Document extract ▸
-- Begin --
United States District Court, M.D. Pennsylvania
Nov 20, 2009
CIVIL ACTION NO. 3:09-cv-1305 (M.D. Pa. Nov. 20, 2009)

Opinion

CIVIL ACTION NO. 3:09-cv-1305.

November 20, 2009


MEMORANDUM


Presently before the Court is Magistrate Judge Blewitt's Report and Recommendation ("R R") of July 22, 2009 (Doc. 3) and Plaintiff's Objections to the Magistrate Judge's R R (Doc. 4). Magistrate Judge Blewitt recommended that Plaintiff's case be dismissed. (Doc. 3.) This Court will adopt Magistrate Judge Blewitt's R R for the reasons discussed below.
-- End --
Supplied information ▸
-- Begin --
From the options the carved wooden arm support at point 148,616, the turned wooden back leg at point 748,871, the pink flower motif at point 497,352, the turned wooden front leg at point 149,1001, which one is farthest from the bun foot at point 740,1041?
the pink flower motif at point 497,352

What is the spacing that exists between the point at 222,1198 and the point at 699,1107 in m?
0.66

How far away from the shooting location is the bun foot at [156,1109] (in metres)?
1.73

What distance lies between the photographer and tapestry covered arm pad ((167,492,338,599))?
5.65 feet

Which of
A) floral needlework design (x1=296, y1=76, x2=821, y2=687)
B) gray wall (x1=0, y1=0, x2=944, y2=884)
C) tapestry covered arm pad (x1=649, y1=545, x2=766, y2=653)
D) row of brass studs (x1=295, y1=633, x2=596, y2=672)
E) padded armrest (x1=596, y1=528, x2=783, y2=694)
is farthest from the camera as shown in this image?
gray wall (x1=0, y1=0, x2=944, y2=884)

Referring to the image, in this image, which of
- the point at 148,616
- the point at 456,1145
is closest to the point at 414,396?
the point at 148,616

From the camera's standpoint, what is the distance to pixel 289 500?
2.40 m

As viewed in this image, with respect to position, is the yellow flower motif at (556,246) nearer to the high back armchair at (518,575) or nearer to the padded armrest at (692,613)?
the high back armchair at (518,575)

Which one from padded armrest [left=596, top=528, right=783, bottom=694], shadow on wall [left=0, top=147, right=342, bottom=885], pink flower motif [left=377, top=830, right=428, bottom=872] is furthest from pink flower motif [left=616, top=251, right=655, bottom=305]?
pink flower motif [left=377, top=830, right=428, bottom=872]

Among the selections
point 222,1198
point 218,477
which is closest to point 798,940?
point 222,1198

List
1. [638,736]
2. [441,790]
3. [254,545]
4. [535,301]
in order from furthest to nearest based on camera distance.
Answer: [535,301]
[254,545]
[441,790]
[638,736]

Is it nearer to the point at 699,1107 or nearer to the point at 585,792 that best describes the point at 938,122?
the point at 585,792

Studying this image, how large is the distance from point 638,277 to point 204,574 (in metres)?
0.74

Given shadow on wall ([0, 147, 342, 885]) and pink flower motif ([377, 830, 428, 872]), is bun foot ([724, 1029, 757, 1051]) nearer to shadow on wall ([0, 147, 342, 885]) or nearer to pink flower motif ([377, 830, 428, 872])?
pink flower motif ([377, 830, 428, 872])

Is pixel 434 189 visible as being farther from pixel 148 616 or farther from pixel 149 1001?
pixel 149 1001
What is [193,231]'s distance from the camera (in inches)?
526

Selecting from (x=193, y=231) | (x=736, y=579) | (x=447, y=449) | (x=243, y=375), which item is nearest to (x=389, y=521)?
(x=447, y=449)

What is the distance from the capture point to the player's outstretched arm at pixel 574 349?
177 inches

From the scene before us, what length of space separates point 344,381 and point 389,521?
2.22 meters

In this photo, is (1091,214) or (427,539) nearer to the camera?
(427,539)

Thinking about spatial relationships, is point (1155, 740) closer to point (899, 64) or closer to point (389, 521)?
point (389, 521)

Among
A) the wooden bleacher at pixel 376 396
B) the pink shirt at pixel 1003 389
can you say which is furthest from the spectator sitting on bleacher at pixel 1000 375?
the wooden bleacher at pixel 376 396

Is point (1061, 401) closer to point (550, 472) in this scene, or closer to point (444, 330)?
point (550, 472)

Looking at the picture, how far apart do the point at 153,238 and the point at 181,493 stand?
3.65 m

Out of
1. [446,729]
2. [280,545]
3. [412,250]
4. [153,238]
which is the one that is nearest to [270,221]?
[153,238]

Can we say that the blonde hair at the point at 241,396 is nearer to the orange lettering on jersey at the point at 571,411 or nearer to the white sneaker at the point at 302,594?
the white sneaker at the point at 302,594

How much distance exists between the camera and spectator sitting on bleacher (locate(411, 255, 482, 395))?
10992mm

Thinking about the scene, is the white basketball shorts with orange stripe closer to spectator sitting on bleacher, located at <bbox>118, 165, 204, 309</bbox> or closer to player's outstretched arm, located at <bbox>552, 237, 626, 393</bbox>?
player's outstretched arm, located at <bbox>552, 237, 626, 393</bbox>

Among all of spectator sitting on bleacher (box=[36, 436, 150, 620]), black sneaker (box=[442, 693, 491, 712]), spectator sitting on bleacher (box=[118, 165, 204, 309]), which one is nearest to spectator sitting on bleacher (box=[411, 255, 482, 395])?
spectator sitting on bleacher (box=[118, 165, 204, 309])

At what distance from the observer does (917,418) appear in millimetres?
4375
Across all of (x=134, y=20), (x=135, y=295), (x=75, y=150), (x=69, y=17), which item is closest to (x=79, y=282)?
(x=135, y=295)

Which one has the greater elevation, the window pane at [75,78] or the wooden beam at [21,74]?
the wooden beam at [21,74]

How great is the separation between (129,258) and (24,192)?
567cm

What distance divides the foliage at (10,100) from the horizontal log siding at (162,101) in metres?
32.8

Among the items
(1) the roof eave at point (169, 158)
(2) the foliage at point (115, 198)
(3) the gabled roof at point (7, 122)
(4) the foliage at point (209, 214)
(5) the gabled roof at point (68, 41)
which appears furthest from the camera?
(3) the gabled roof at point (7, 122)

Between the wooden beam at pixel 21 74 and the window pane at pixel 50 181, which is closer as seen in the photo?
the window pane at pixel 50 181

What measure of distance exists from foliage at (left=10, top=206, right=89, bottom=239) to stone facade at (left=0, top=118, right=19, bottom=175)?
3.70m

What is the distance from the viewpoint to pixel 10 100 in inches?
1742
-- End --
Pick up the court memorandum above after its last sentence and carry it on.

BACKGROUND

Plaintiff Kerry A. Wright filed her pro se Complaint on July 8, 2009. (Doc. 1.) The opening paragraph of the Complaint, which does not contain numbered paragraphs, states that the action is based on "civil rights violations" under 42 U.S.C. §§ 1983, 1985, the Americans with Disabilities Act ("ADA"), the Pennsylvania Human Relations Act ("PHRA"), and the tort of intentional infliction of emotional distress ("IIED"). (Doc. 1.) The Complaint also contains four numbered counts, "Omitting and Concealing Evidence in [Plaintiff's prior civil action]" (Count I), "Fraud by way of Deception" (Count II), "Newly Discovered evidence to support Corruption on the United States Federal Courts by Hands of Council (sic)" (Count III), and "Contempt of Middle District of Pennsylvania Federal District Court and United States Third Circuit Court of Appeals Obstruction of Justice" (Count IV).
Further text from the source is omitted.